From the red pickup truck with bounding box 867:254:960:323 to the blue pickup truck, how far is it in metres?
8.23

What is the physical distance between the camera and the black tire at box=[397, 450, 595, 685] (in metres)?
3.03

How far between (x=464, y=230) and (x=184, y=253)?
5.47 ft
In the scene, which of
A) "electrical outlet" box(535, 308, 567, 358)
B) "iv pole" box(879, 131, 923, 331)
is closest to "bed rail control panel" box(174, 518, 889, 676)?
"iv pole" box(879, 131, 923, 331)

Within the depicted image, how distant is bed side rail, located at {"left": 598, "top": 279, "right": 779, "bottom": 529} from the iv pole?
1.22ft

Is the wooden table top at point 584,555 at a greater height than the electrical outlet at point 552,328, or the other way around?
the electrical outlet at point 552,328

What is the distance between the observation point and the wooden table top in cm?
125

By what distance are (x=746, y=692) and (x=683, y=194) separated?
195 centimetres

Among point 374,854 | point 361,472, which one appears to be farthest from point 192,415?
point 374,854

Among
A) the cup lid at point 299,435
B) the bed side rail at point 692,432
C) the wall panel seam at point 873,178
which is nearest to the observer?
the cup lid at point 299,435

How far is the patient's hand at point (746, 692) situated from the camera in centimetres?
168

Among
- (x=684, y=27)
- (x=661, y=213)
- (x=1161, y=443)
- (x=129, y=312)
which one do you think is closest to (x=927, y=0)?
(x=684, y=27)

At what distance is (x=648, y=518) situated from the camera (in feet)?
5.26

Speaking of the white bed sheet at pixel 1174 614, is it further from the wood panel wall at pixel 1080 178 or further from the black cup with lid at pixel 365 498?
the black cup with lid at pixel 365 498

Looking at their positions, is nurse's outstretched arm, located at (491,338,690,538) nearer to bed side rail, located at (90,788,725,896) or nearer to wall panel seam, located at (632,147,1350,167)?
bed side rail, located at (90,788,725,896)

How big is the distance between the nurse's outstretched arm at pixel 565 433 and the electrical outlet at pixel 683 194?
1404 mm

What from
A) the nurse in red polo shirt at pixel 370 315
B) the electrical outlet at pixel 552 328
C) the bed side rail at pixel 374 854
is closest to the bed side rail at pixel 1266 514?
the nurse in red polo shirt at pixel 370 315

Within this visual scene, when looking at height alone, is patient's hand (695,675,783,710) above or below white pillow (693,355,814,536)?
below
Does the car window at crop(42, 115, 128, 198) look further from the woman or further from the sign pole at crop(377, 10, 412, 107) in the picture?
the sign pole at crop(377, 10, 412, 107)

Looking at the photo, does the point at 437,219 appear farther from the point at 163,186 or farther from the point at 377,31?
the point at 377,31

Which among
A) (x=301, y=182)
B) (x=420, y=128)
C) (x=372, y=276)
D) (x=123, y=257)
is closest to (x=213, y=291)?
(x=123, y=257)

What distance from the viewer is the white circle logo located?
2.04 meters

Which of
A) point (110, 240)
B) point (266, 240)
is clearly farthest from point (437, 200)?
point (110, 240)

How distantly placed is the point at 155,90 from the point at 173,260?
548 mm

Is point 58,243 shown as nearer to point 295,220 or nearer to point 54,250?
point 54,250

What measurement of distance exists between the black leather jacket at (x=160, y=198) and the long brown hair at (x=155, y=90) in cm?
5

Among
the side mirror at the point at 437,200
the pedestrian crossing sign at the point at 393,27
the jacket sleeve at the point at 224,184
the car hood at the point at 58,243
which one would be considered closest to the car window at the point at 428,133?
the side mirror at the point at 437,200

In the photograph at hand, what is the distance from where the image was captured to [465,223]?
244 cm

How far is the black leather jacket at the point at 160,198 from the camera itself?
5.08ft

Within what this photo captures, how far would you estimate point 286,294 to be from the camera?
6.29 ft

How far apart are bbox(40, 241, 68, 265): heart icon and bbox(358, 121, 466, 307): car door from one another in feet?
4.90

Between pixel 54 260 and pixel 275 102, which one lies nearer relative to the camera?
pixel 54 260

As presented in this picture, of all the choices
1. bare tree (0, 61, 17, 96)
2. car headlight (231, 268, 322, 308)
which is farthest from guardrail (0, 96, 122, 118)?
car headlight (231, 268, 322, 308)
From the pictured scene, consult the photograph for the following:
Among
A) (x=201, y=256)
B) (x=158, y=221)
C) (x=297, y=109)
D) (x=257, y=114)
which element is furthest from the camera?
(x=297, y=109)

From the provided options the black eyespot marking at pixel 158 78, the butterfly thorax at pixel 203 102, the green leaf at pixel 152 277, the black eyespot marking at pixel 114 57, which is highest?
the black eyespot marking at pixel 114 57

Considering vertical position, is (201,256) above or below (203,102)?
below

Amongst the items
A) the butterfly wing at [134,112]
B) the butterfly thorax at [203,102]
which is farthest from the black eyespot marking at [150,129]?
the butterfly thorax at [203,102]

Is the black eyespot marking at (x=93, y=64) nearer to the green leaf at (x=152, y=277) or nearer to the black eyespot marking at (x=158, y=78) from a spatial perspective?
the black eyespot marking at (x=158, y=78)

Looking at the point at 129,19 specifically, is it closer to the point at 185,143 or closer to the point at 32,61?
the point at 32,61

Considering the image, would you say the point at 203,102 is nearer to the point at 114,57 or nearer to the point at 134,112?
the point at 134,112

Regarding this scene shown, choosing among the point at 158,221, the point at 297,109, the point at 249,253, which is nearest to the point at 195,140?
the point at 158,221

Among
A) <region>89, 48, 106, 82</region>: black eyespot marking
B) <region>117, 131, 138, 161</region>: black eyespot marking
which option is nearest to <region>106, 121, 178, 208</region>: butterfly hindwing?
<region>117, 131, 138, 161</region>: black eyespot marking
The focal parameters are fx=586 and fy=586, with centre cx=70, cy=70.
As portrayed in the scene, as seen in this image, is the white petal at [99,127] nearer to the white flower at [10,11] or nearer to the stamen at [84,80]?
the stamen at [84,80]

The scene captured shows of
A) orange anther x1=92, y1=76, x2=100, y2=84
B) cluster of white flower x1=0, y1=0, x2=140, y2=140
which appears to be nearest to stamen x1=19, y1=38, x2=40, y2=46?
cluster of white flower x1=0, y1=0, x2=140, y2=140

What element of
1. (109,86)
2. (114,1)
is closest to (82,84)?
------------
• **WRITTEN REQUEST**:
Please set down the whole listing above without altering a single line.

• **PROBLEM SOLUTION**:
From the red pickup truck with bounding box 867:254:960:323 to the blue pickup truck, how far is it in metres?
8.23

What is the physical distance between the camera and the black tire at box=[397, 450, 595, 685] (in metres)?
3.03

How far between (x=464, y=230) and (x=184, y=253)?
5.47 ft
In the scene, which of
A) "electrical outlet" box(535, 308, 567, 358)
B) "iv pole" box(879, 131, 923, 331)
is closest to "bed rail control panel" box(174, 518, 889, 676)?
"iv pole" box(879, 131, 923, 331)

Within the depicted image, how distant is bed side rail, located at {"left": 598, "top": 279, "right": 779, "bottom": 529} from the iv pole?
1.22ft

Is the wooden table top at point 584,555 at a greater height than the electrical outlet at point 552,328, or the other way around?
the electrical outlet at point 552,328

What is the distance between the observation point and the wooden table top in cm?
125

By what distance are (x=746, y=692) and (x=683, y=194) separated?
195 centimetres

Among point 374,854 | point 361,472, which one appears to be farthest from point 192,415?
point 374,854

Among
A) the cup lid at point 299,435
B) the bed side rail at point 692,432
C) the wall panel seam at point 873,178
which is nearest to the observer?
the cup lid at point 299,435

How far is the patient's hand at point (746, 692) situated from the camera in centimetres?
168

Among
- (x=684, y=27)
- (x=661, y=213)
- (x=1161, y=443)
- (x=129, y=312)
which one do you think is closest to (x=927, y=0)?
(x=684, y=27)

At what distance is (x=648, y=518) situated from the camera (in feet)?
5.26

Speaking of the white bed sheet at pixel 1174 614, is it further from the wood panel wall at pixel 1080 178 or further from the black cup with lid at pixel 365 498?
the black cup with lid at pixel 365 498

Looking at their positions, is nurse's outstretched arm, located at (491,338,690,538) nearer to bed side rail, located at (90,788,725,896) or nearer to wall panel seam, located at (632,147,1350,167)?
bed side rail, located at (90,788,725,896)

How big is the distance between the nurse's outstretched arm at pixel 565 433 and the electrical outlet at pixel 683 194?
1404 mm

What from
A) the nurse in red polo shirt at pixel 370 315
B) the electrical outlet at pixel 552 328
C) the bed side rail at pixel 374 854
is closest to the bed side rail at pixel 1266 514?
the nurse in red polo shirt at pixel 370 315

Within this visual scene, when looking at height alone, is patient's hand (695,675,783,710) above or below white pillow (693,355,814,536)?
below
Does the car window at crop(42, 115, 128, 198) look further from the woman or further from the sign pole at crop(377, 10, 412, 107) in the picture?
the sign pole at crop(377, 10, 412, 107)

Looking at the photo, does the point at 437,219 appear farther from the point at 163,186 or farther from the point at 377,31?
the point at 377,31

Which among
A) (x=301, y=182)
B) (x=420, y=128)
C) (x=372, y=276)
D) (x=123, y=257)
is closest to (x=213, y=291)?
(x=123, y=257)

What distance from the viewer is the white circle logo located?
2.04 meters

Which of
A) point (110, 240)
B) point (266, 240)
is clearly farthest from point (437, 200)?
point (110, 240)

How distantly placed is the point at 155,90 from the point at 173,260?
548 mm

Is point 58,243 shown as nearer to point 295,220 or nearer to point 54,250?
point 54,250

What measurement of distance exists between the black leather jacket at (x=160, y=198) and the long brown hair at (x=155, y=90) in cm?
5

Among
the side mirror at the point at 437,200
the pedestrian crossing sign at the point at 393,27
the jacket sleeve at the point at 224,184
the car hood at the point at 58,243
which one would be considered closest to the car window at the point at 428,133?
the side mirror at the point at 437,200

In the photograph at hand, what is the distance from where the image was captured to [465,223]?
244 cm

How far is the black leather jacket at the point at 160,198 from the camera itself?
5.08ft

Within what this photo captures, how far would you estimate point 286,294 to be from the camera?
6.29 ft

How far apart are bbox(40, 241, 68, 265): heart icon and bbox(358, 121, 466, 307): car door from one another in feet?
4.90

Between pixel 54 260 and pixel 275 102, which one lies nearer relative to the camera?
pixel 54 260

As presented in this picture, of all the choices
1. bare tree (0, 61, 17, 96)
2. car headlight (231, 268, 322, 308)
which is farthest from guardrail (0, 96, 122, 118)?
car headlight (231, 268, 322, 308)
From the pictured scene, consult the photograph for the following:
Among
A) (x=201, y=256)
B) (x=158, y=221)
C) (x=297, y=109)
D) (x=257, y=114)
which element is furthest from the camera?
(x=297, y=109)

From the provided options the black eyespot marking at pixel 158 78, the butterfly thorax at pixel 203 102, the green leaf at pixel 152 277, the black eyespot marking at pixel 114 57, which is highest?
the black eyespot marking at pixel 114 57

Considering vertical position, is (201,256) above or below (203,102)?
below

Amongst the items
A) the butterfly wing at [134,112]
B) the butterfly thorax at [203,102]
which is farthest from the black eyespot marking at [150,129]?
the butterfly thorax at [203,102]

Is the black eyespot marking at (x=93, y=64) nearer to the green leaf at (x=152, y=277) or nearer to the black eyespot marking at (x=158, y=78) from a spatial perspective?
the black eyespot marking at (x=158, y=78)

Looking at the point at 129,19 specifically, is it closer to the point at 185,143 or closer to the point at 32,61?
the point at 32,61

Considering the image, would you say the point at 203,102 is nearer to the point at 114,57 or nearer to the point at 134,112?
the point at 134,112

Regarding this scene shown, choosing among the point at 158,221, the point at 297,109, the point at 249,253, which is nearest to the point at 195,140?
the point at 158,221

Among
A) <region>89, 48, 106, 82</region>: black eyespot marking
B) <region>117, 131, 138, 161</region>: black eyespot marking
which option is nearest to <region>106, 121, 178, 208</region>: butterfly hindwing?
<region>117, 131, 138, 161</region>: black eyespot marking
The focal parameters are fx=586 and fy=586, with centre cx=70, cy=70.
As portrayed in the scene, as seen in this image, is the white petal at [99,127] nearer to the white flower at [10,11] or nearer to the stamen at [84,80]?
the stamen at [84,80]

The scene captured shows of
A) orange anther x1=92, y1=76, x2=100, y2=84
B) cluster of white flower x1=0, y1=0, x2=140, y2=140
which appears to be nearest to stamen x1=19, y1=38, x2=40, y2=46?
cluster of white flower x1=0, y1=0, x2=140, y2=140

What element of
1. (109,86)
2. (114,1)
is closest to (82,84)?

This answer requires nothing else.